### Exercise materials ###

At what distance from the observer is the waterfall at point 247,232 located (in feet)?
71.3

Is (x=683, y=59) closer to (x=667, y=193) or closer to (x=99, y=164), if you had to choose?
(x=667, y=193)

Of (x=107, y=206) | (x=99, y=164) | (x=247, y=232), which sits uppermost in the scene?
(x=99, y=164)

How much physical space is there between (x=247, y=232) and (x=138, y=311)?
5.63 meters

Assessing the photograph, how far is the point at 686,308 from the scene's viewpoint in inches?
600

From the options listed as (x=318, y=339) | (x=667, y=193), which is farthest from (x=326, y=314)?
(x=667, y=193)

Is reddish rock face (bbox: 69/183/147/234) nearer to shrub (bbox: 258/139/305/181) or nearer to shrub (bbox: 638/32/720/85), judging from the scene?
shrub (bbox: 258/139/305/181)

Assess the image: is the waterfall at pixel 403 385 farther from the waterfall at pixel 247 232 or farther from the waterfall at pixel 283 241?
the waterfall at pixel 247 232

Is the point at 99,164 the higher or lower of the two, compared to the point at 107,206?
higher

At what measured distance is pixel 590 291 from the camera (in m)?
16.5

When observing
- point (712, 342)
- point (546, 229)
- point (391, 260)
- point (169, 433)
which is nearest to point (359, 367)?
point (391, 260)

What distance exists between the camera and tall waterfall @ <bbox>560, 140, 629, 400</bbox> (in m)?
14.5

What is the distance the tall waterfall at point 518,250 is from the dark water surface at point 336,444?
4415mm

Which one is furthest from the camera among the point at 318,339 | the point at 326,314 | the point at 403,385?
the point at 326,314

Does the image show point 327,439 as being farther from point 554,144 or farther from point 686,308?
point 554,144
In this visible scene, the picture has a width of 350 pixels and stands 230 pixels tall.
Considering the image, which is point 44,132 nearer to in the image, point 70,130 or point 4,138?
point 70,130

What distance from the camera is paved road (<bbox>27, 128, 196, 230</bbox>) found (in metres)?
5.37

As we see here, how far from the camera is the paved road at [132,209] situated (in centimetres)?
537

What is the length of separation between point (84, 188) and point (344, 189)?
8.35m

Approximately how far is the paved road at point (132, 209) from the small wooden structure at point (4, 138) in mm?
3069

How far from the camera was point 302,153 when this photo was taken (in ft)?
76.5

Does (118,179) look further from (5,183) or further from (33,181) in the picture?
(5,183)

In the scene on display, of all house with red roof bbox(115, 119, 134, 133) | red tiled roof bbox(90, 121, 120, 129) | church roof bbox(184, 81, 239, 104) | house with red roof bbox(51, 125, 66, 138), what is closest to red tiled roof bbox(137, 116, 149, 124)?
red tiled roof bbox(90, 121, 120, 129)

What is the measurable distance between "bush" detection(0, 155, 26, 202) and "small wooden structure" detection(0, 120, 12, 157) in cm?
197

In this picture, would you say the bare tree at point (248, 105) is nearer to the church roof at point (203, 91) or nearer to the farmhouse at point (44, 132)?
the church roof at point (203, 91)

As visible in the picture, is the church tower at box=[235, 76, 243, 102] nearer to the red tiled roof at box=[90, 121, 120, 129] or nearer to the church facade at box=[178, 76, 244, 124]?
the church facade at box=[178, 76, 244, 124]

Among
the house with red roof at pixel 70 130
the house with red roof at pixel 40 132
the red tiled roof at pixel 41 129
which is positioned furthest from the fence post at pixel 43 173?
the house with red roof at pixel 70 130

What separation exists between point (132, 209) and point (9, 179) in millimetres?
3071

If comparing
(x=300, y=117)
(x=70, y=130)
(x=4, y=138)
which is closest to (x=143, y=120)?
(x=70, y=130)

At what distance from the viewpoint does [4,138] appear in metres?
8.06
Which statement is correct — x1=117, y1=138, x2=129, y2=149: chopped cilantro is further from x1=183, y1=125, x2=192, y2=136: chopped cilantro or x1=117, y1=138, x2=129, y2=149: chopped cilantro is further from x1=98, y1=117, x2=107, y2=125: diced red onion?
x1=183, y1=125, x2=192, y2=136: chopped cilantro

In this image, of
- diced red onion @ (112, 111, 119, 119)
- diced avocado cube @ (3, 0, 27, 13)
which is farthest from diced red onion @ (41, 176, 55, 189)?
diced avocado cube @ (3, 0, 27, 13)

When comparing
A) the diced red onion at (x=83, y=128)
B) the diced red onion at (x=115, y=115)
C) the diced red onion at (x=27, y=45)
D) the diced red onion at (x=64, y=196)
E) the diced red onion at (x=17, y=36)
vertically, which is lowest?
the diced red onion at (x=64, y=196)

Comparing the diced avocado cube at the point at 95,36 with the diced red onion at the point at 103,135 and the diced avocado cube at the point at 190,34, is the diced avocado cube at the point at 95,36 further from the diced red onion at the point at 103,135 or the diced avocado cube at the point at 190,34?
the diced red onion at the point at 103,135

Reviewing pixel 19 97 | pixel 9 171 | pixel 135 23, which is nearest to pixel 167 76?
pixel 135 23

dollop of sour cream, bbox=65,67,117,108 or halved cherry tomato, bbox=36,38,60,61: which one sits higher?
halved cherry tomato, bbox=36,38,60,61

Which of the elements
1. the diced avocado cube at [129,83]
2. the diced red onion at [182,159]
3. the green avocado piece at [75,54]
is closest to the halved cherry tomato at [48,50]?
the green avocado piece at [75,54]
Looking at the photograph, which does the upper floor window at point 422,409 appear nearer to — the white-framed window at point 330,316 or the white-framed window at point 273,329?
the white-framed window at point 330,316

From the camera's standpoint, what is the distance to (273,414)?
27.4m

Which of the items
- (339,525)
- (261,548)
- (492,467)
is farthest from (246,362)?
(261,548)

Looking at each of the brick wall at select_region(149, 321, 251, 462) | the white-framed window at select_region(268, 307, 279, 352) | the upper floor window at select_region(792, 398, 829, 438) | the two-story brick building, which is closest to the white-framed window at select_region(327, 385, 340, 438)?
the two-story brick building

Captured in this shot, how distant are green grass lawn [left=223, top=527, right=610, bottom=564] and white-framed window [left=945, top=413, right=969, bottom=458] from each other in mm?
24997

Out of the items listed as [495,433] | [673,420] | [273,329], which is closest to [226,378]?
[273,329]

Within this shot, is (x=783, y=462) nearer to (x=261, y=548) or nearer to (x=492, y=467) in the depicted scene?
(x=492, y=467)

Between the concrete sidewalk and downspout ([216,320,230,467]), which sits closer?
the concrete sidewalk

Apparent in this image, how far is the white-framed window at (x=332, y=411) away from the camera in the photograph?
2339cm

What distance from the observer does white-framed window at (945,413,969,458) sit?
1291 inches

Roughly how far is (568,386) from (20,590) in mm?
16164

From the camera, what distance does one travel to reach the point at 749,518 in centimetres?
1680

###

#### [The exercise]
Extract all lines as given.

#### [Solution below]
At what distance from the observer is the waterfall at point 247,232 located (in feet)?
71.3

Is (x=683, y=59) closer to (x=667, y=193) or closer to (x=99, y=164), if you had to choose?
(x=667, y=193)

Of (x=107, y=206) | (x=99, y=164) | (x=247, y=232), which sits uppermost in the scene?
(x=99, y=164)

How much physical space is there between (x=247, y=232) and (x=138, y=311)?
5.63 meters

Assessing the photograph, how far is the point at 686,308 from the scene's viewpoint in inches?
600

From the options listed as (x=318, y=339) | (x=667, y=193), which is farthest from (x=326, y=314)?
(x=667, y=193)

Is reddish rock face (bbox: 69/183/147/234) nearer to shrub (bbox: 258/139/305/181) or nearer to shrub (bbox: 638/32/720/85), judging from the scene?
shrub (bbox: 258/139/305/181)

Assess the image: is the waterfall at pixel 403 385 farther from the waterfall at pixel 247 232 or farther from the waterfall at pixel 283 241?
the waterfall at pixel 247 232

Is the point at 99,164 the higher or lower of the two, compared to the point at 107,206?
higher

At what measured distance is pixel 590 291 from the camera (in m)?
16.5

When observing
- point (712, 342)
- point (546, 229)
- point (391, 260)
- point (169, 433)
which is nearest to point (359, 367)?
point (391, 260)

What distance exists between the camera and tall waterfall @ <bbox>560, 140, 629, 400</bbox> (in m)?
14.5

What is the distance the tall waterfall at point 518,250 is from the dark water surface at point 336,444?
4415mm

Which one is furthest from the camera among the point at 318,339 | the point at 326,314 | the point at 403,385?
the point at 326,314

Does the image show point 327,439 as being farther from point 554,144 or farther from point 686,308?
point 554,144
In this visible scene, the picture has a width of 350 pixels and stands 230 pixels tall.
Considering the image, which is point 44,132 nearer to in the image, point 70,130 or point 4,138?
point 70,130

What distance from the camera is paved road (<bbox>27, 128, 196, 230</bbox>) found (in metres)?
5.37

As we see here, how far from the camera is the paved road at [132,209] situated (in centimetres)?
537

What is the length of separation between point (84, 188) and point (344, 189)?
8.35m

Approximately how far is the paved road at point (132, 209) from the small wooden structure at point (4, 138) in mm?
3069

How far from the camera was point 302,153 when this photo was taken (in ft)?
76.5

Does (118,179) look further from (5,183) or further from (33,181) in the picture?
(5,183)

In the scene on display, of all house with red roof bbox(115, 119, 134, 133) | red tiled roof bbox(90, 121, 120, 129) | church roof bbox(184, 81, 239, 104) | house with red roof bbox(51, 125, 66, 138), what is closest to red tiled roof bbox(137, 116, 149, 124)?
red tiled roof bbox(90, 121, 120, 129)

What is the measurable distance between "bush" detection(0, 155, 26, 202) and "small wooden structure" detection(0, 120, 12, 157) in cm?
197

In this picture, would you say the bare tree at point (248, 105) is nearer to the church roof at point (203, 91) or nearer to the farmhouse at point (44, 132)?
the church roof at point (203, 91)

As visible in the picture, is the church tower at box=[235, 76, 243, 102] nearer to the red tiled roof at box=[90, 121, 120, 129] or nearer to the church facade at box=[178, 76, 244, 124]?
the church facade at box=[178, 76, 244, 124]

Among
the house with red roof at pixel 70 130
the house with red roof at pixel 40 132
the red tiled roof at pixel 41 129
which is positioned furthest from the fence post at pixel 43 173?
the house with red roof at pixel 70 130

What separation exists between point (132, 209) and point (9, 179) in millimetres?
3071

If comparing
(x=300, y=117)
(x=70, y=130)
(x=4, y=138)
which is closest to (x=143, y=120)?
(x=70, y=130)

At what distance from the viewpoint does [4,138] appear in metres?
8.06
Which statement is correct — x1=117, y1=138, x2=129, y2=149: chopped cilantro is further from x1=183, y1=125, x2=192, y2=136: chopped cilantro or x1=117, y1=138, x2=129, y2=149: chopped cilantro is further from x1=98, y1=117, x2=107, y2=125: diced red onion?
x1=183, y1=125, x2=192, y2=136: chopped cilantro

In this image, of
- diced red onion @ (112, 111, 119, 119)
- diced avocado cube @ (3, 0, 27, 13)
which is farthest from diced red onion @ (41, 176, 55, 189)?
diced avocado cube @ (3, 0, 27, 13)

When comparing
A) the diced red onion at (x=83, y=128)
B) the diced red onion at (x=115, y=115)
C) the diced red onion at (x=27, y=45)
D) the diced red onion at (x=64, y=196)
E) the diced red onion at (x=17, y=36)
vertically, which is lowest?
the diced red onion at (x=64, y=196)

Comparing the diced avocado cube at the point at 95,36 with the diced red onion at the point at 103,135 and the diced avocado cube at the point at 190,34, is the diced avocado cube at the point at 95,36 further from the diced red onion at the point at 103,135 or the diced avocado cube at the point at 190,34?
the diced red onion at the point at 103,135

Reviewing pixel 19 97 | pixel 9 171 | pixel 135 23, which is nearest to pixel 167 76?
pixel 135 23

dollop of sour cream, bbox=65,67,117,108 or halved cherry tomato, bbox=36,38,60,61: which one sits higher?
halved cherry tomato, bbox=36,38,60,61

Which of the elements
1. the diced avocado cube at [129,83]
2. the diced red onion at [182,159]
3. the green avocado piece at [75,54]
is closest to the halved cherry tomato at [48,50]?
the green avocado piece at [75,54]
Looking at the photograph, which does the upper floor window at point 422,409 appear nearer to — the white-framed window at point 330,316 or the white-framed window at point 273,329?
the white-framed window at point 330,316

From the camera's standpoint, what is the distance to (273,414)?
27.4m

Which of the items
- (339,525)
- (261,548)
- (492,467)
is farthest from (246,362)?
(261,548)

Looking at each of the brick wall at select_region(149, 321, 251, 462) | the white-framed window at select_region(268, 307, 279, 352) | the upper floor window at select_region(792, 398, 829, 438) | the two-story brick building, which is closest to the white-framed window at select_region(327, 385, 340, 438)?
the two-story brick building

Captured in this shot, how distant are green grass lawn [left=223, top=527, right=610, bottom=564] and white-framed window [left=945, top=413, right=969, bottom=458] from each other in mm?
24997

Out of the items listed as [495,433] | [673,420] | [273,329], which is closest to [226,378]?
[273,329]

Within this shot, is (x=783, y=462) nearer to (x=261, y=548) or nearer to (x=492, y=467) in the depicted scene?
(x=492, y=467)

Between the concrete sidewalk and downspout ([216,320,230,467]), which sits closer?
the concrete sidewalk

Apparent in this image, how far is the white-framed window at (x=332, y=411) away from the camera in the photograph?
2339cm

What distance from the observer does white-framed window at (945,413,969,458) sit?
1291 inches

Roughly how far is (568,386) from (20,590) in mm?
16164

From the camera, what distance does one travel to reach the point at 749,518 in centimetres?
1680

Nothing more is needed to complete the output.